5. We Need Your Input Early, Not Your Edits Late
There's a pattern that drives bid managers up the wall. The sales team is largely absent during the writing phase, when their client knowledge and strategic insight would be most valuable. Then, the night before submission, they appear with a red pen and start rewriting sections.
Late edits from people who haven't been involved in the drafting process are dangerous. They don't account for how sections connect to each other. They introduce inconsistencies in terminology. They sometimes contradict statements made elsewhere in the document. And they always cause stress at the worst possible time.
What bid teams actually need from sales
A 30-minute briefing at kick-off covering the client's real priorities, their concerns about your company, who the competition is, what the win themes should be, and any political dynamics. That single conversation is worth more than 10 hours of last-minute edits.
SME involvement follows the same principle. The best time for a subject matter expert to contribute is during the outline and first draft stage, when their knowledge shapes the response structure. Reviewing a near-final draft is far less valuable because by that point, the architecture of the answer is set.
What a Good Handoff Looks Like
When sales passes an RFP to the bid team, the quality of that handoff directly predicts the quality of the response. Here is what a good handoff includes:
The complete RFP document and all attachments
Not just the questions section. The full document, including terms and conditions, evaluation criteria, and submission instructions.
Client intelligence brief
Who is the buyer? What are their stated and unstated priorities? What problems are they trying to solve? Who else is likely bidding?
Relationship history
Previous contracts, meetings, presentations, or proposals with this client. Any commitments or promises already made.
Win themes and differentiators
What makes your offer different? Why should this client choose you over the competition? Sales usually knows this better than anyone.
Pricing guidance or constraints
Budget range, pricing strategy (compete on value or price), any rate cards or ceilings already discussed with the client.
Named SMEs and their availability
Not "someone from engineering will help." Specific names, confirmed availability, and the hours they can commit during the bid period.
Go/no-go decision documented
Confirmation that someone with authority has reviewed the opportunity and committed resources. Not just a forwarded email saying "let's go for it."
That might seem like a lot to ask. But most of this information already exists in the sales team's head or CRM. Packaging it takes 30 to 60 minutes. Skipping it costs the bid team days of guesswork and rework.
Sales and Bids as One Team
The companies that consistently win contracts don't treat sales and bids as separate functions that hand work back and forth over a wall. They operate as a single pursuit team from the moment an opportunity is identified.

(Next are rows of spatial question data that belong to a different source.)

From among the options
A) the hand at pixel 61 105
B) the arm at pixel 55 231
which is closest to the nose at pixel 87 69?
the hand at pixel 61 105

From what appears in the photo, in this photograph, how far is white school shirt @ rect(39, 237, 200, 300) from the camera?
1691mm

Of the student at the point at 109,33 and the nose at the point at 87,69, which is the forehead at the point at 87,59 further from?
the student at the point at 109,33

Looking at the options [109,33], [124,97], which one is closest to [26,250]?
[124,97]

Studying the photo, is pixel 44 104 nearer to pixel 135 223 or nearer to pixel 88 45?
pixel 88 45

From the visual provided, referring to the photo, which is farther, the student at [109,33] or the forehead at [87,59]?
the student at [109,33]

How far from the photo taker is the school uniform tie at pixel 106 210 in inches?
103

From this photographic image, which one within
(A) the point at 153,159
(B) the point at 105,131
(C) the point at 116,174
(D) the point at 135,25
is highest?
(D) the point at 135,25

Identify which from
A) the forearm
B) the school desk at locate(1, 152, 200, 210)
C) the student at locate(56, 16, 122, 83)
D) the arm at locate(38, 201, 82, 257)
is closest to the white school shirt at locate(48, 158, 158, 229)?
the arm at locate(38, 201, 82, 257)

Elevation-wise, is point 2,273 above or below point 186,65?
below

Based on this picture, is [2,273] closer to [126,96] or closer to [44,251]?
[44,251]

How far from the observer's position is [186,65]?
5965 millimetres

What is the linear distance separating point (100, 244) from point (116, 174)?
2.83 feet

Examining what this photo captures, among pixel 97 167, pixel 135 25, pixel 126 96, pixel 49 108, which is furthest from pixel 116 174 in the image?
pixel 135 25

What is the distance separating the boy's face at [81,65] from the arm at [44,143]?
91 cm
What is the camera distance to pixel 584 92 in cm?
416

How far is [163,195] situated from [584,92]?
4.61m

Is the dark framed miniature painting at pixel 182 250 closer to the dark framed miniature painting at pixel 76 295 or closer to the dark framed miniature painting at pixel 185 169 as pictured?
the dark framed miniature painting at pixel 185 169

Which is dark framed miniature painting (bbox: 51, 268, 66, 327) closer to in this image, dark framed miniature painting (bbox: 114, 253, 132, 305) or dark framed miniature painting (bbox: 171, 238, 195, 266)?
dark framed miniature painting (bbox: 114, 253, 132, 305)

That means the bid manager is involved in early client meetings, not just brought in after the RFP drops. It means sales stays engaged through the writing process, available for questions and context. It means both teams share accountability for the result.
Before the RFP drops
Bid manager joins capture planning. Sales shares intelligence. Together they assess fit and prepare content in advance.
During the bid
Sales provides context and client insight on demand. Bid manager owns the schedule and quality. Both attend the kick-off and key review gates.
After submission
Win or lose, both teams debrief together. Lessons learned feed back into the next pursuit. The feedback loop closes.
This isn't about blame. It's about recognizing that sales and bid management are two halves of the same process. When they work together early and often, the proposals are stronger, the win rates go up, and both teams spend less time on wasted effort.
The best sales professionals already know this. They treat their bid team as a strategic partner, not a production department. And the results speak for themselves.